Other research has revealed that Pradaxa should not be used to prevent stroke or blood clots in patients implanted with mechanical heart valves, and the U.S. Food and Drug Administration (FDA) informed health care professionals and the public of the dangers of Pradaxa for patients with mechanical heart valves. A clinical trial in Europe was halted because Pradaxa users were likelier to experience strokes, heart attacks, and blood clots forming on the heart devices than were users of warfarin. Pradaxa users also experienced more bleeding after valve surgery than those taking warfarin.
Despite a growing number of serious GI bleed reports linked to Pradaxa, the FDA argues that the blood thinner, manufactured by Behringer Ingelheim, is safe when used as directed. Pradaxa, approved more than two years ago, has been associated with a large number of post-marketing incidences of GI bleeding; however, the FDA states that it has concluded that Pradaxa bleeding rates are no higher that what is reported in patients taking warfarin, a decades-old and traditional blood thinner treatment. Yet, Pradaxa has been linked to over 500 deaths and even more side effect reports than any other drug, noted Forbes previously, citing the Institute for Safe Medicine Practices (ISMP). One major problem with Pradaxa–unlike warfarin—is that there is no antidote for a Pradaxa bleed.

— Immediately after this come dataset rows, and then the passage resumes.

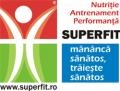 Superfit. Slabeste in 2010 cu Superfit!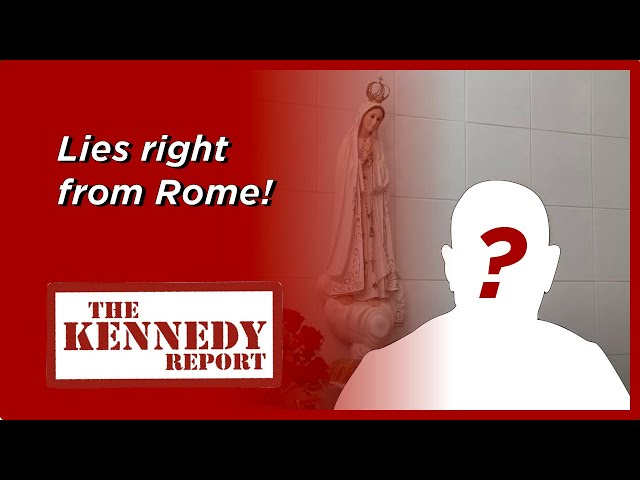 Exorcists Expose Lies in The Catholic Church | The Kennedy Report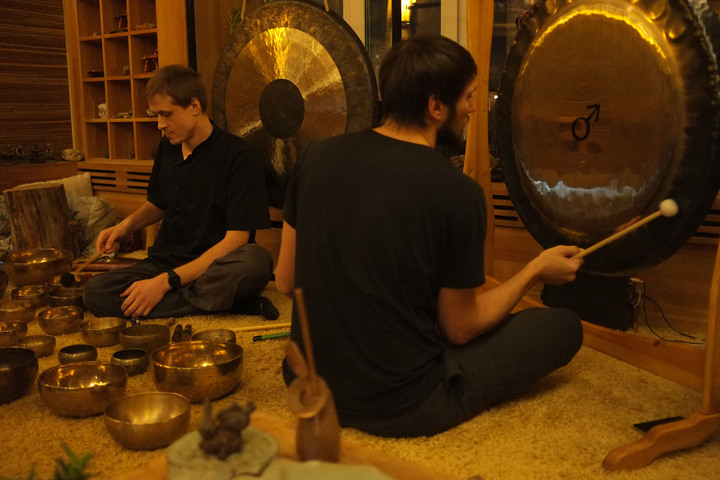 Сергей Сергиевский. Magic Sound. Концерт-медитация с гонгами и тибетскими поющими чашами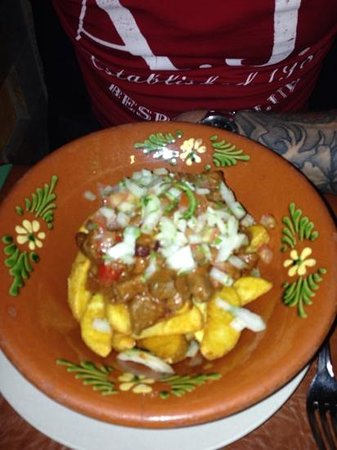 Emma's Cantina Mexicana: hottest chilli on the menu with wedges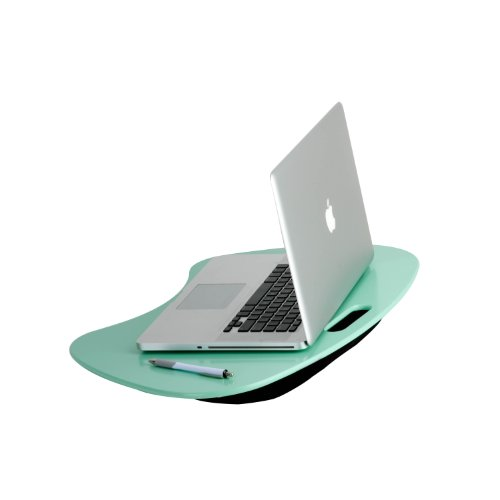 Honey-Can-Do Tbl-03540 Portable Lap Desk With Handle, 23 By 16 By 2.5-Inch, Mint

A new study also found that Pradaxa may increase risks for viral infections, as well as increasing the severity of these infections.
Meanwhile, the editorialists associated with this study expressed concern over the lack of antidotes for these new blood thinners. “This is an alarming fact given the widespread use of new oral anticoagulants and the increased risk of bleeding that has now been demonstrated,” the researchers said, according to MedPage Today. The team urged for clear, concise guidelines for managing acute GI bleeds in patients taking these new drugs noting that while the rate for such bleeds may be low, the bleeds were significant and serious.